Street-legal singles powered by the LC4 engine have been an important part of the picture ever since KTM began their road-going range 20 years ago with the original 620 Duke. This year the LC4 range is revamped, with the 690 SMC R supermoto and the dual-purpose 690 Enduro R both getting updated chassis and the dual-spark, ride-by-wire engine that powered the Duke R last year. To show them off, KTM laid on a “triathlon” near Barcelona, comprising road riding on all three models plus kart-track laps on the SMC R and an off-road trek on the Enduro.
690 SMC R
Supermoto street singles are hardcore, polarising motorcycles. Most motorcyclists either love the way they provide maximum thrills at relatively sane speeds, or dismiss them for being useless except for tall people riding short distances. The 690 SMC R was already arguably the best of the bunch because it maximises the advantages and minimises the inescapable drawbacks pretty well. With this latest update it does both of those things better than ever.
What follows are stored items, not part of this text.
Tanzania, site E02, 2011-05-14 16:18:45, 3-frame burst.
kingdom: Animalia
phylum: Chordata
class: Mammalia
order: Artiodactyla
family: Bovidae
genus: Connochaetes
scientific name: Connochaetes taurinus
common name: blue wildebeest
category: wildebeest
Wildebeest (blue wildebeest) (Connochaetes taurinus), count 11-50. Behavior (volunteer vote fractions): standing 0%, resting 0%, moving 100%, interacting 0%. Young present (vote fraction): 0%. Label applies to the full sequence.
It’s a classy looking bike, its many neat touches, including the orange-finished chrome molybdenum steel frame tubes, and matching anodised parts, including the fork yokes and wheel rims. The new 690-cc, SOHC liquid-cooled engine is borrowed straight from the Duke, its maximum output of 68 PS at 7,500 revolutions per minute reduced by a single horsepower due to a smaller airbox. The SMC is also updated with new WP suspension at front and rear, and with an ABS brake system that’s fine-tuned for supermoto use, and has an anti-stoppie function as standard.
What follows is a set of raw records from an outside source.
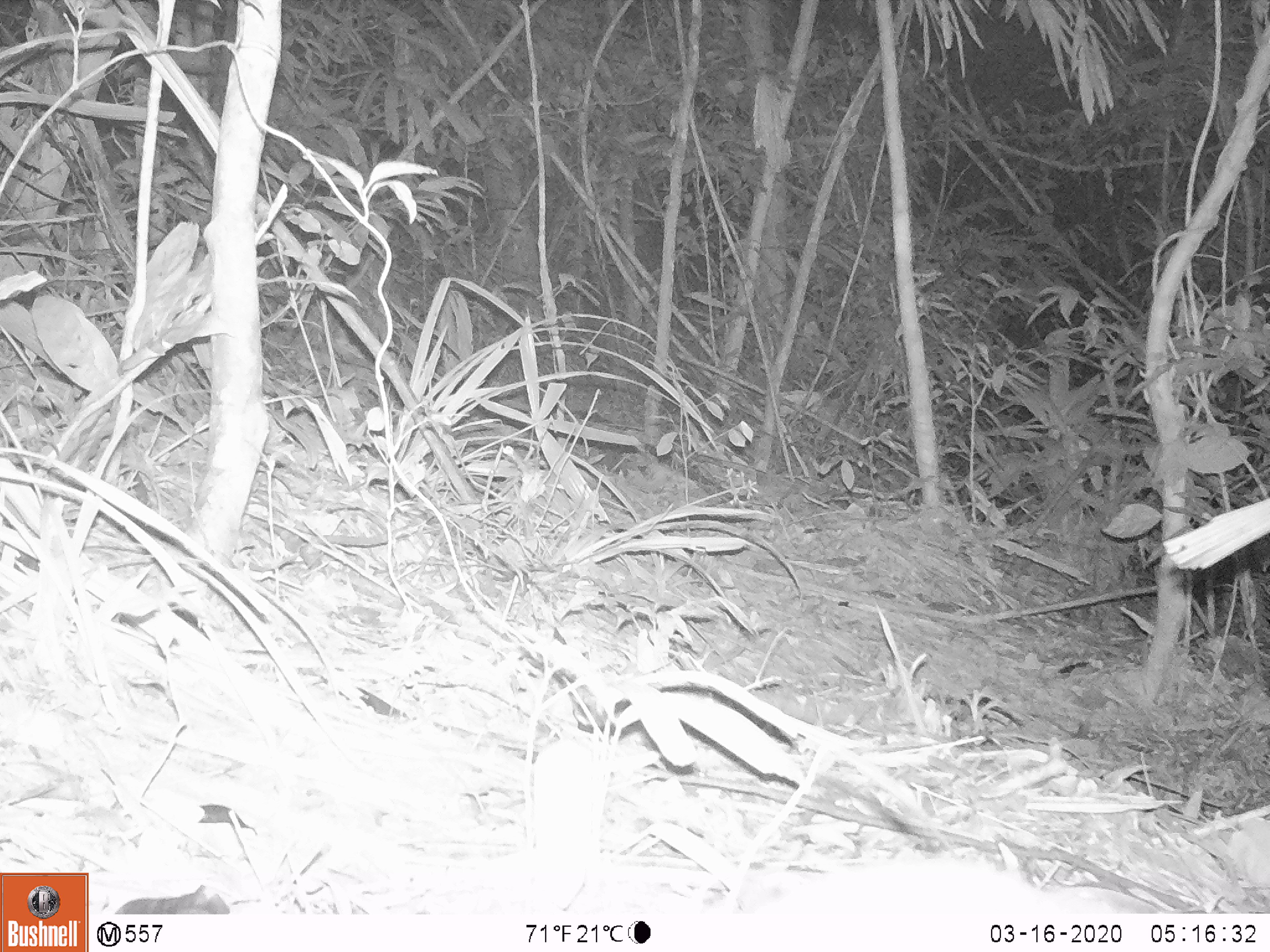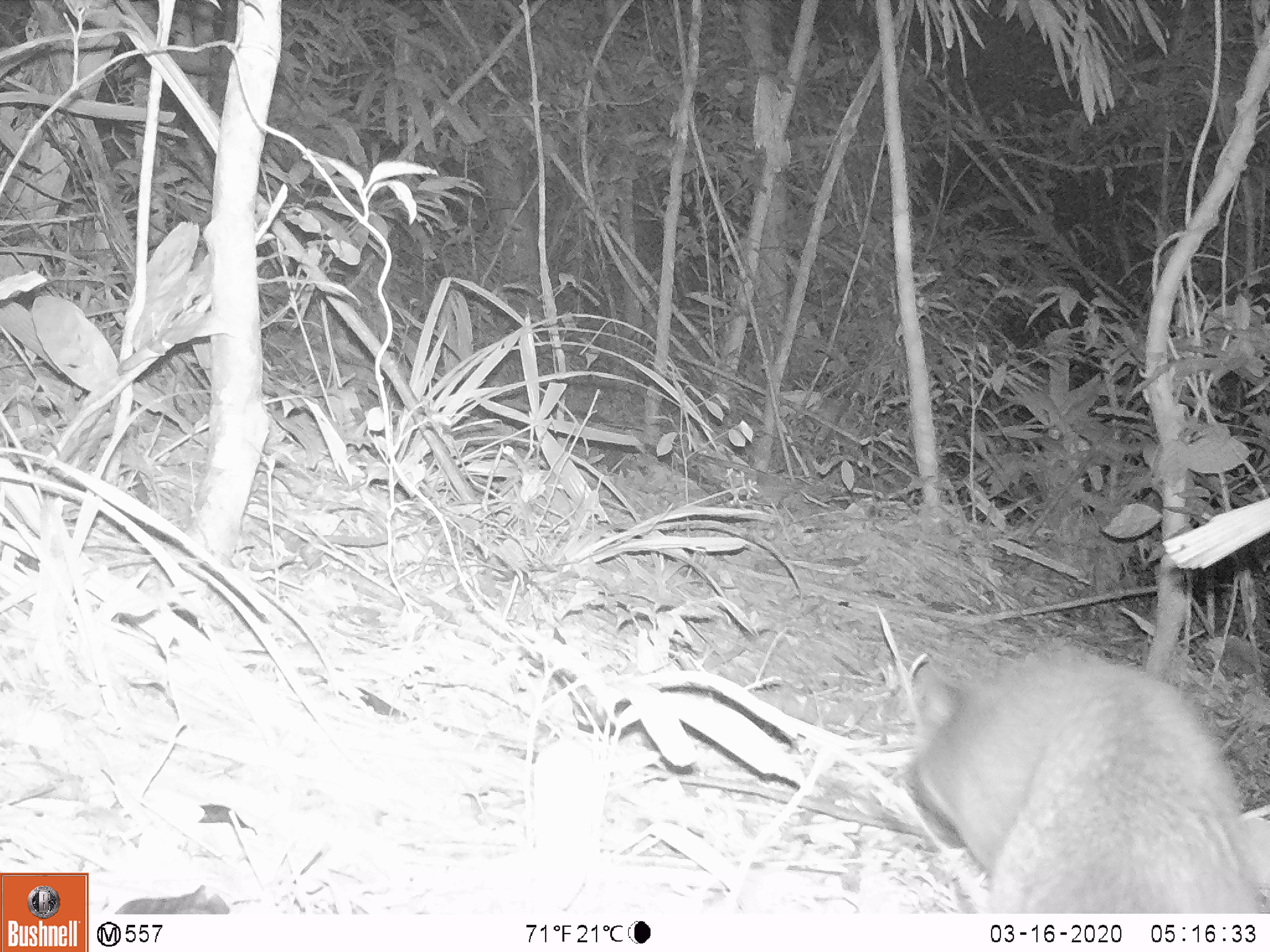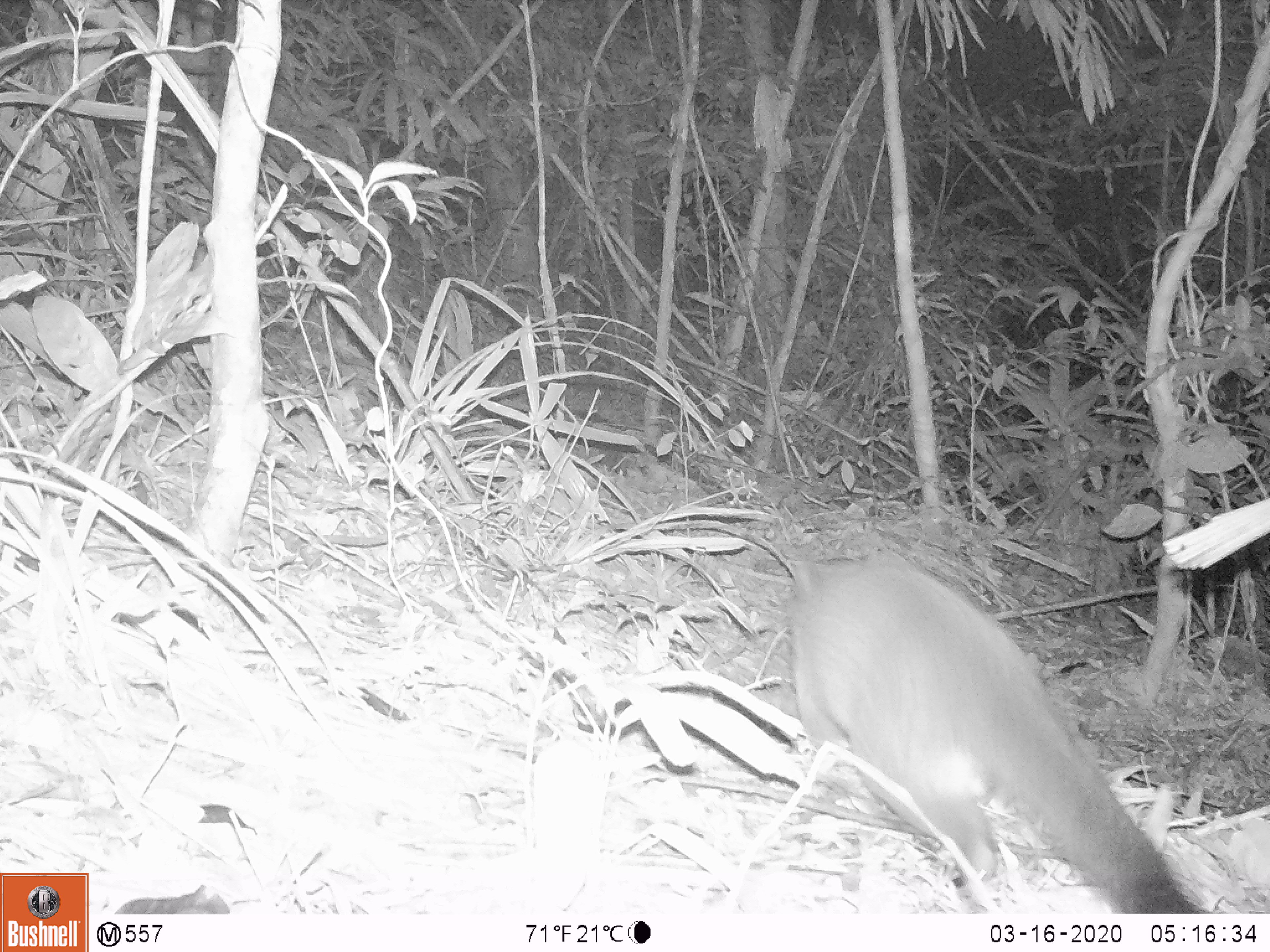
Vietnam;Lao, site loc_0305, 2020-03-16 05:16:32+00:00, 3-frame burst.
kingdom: Animalia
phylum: Chordata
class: Mammalia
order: Carnivora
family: Viverridae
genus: Paguma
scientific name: Paguma larvata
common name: masked palm civet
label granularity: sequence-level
The SMC R isn’t a pure race bike like KTM’s 450 SMR, but it’s a very focused machine with plenty of competition breeding — and it feels pretty serious when you get astride a long, thin and not very comfortable single seat that’s a dizzying 890 mm off the ground. At least the long-travel suspension — there’s 215 mm up front and 250 mm at the rear — compresses enough to allow average height riders to get a foot down. And at just 144 kg wet (without fuel) the KTM is light enough to be manageable as soon as you pull away.
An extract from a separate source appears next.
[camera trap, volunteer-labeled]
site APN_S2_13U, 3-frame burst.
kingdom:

It’s also entertainingly quick, helped by that lack of weight plus the punchy engine. That lost single horsepower is more than compensated for by the SMC’s shorter gearing, due to two extra teeth on the rear sprocket. There wasn’t much doing below 3,000 RPM but cracking the ride-by-wire throttle open with five grand showing on the analogue tacho sent the bike leaping forward, its front wheel in the air if given the slightest encouragement with a dip of the clutch lever or front suspension.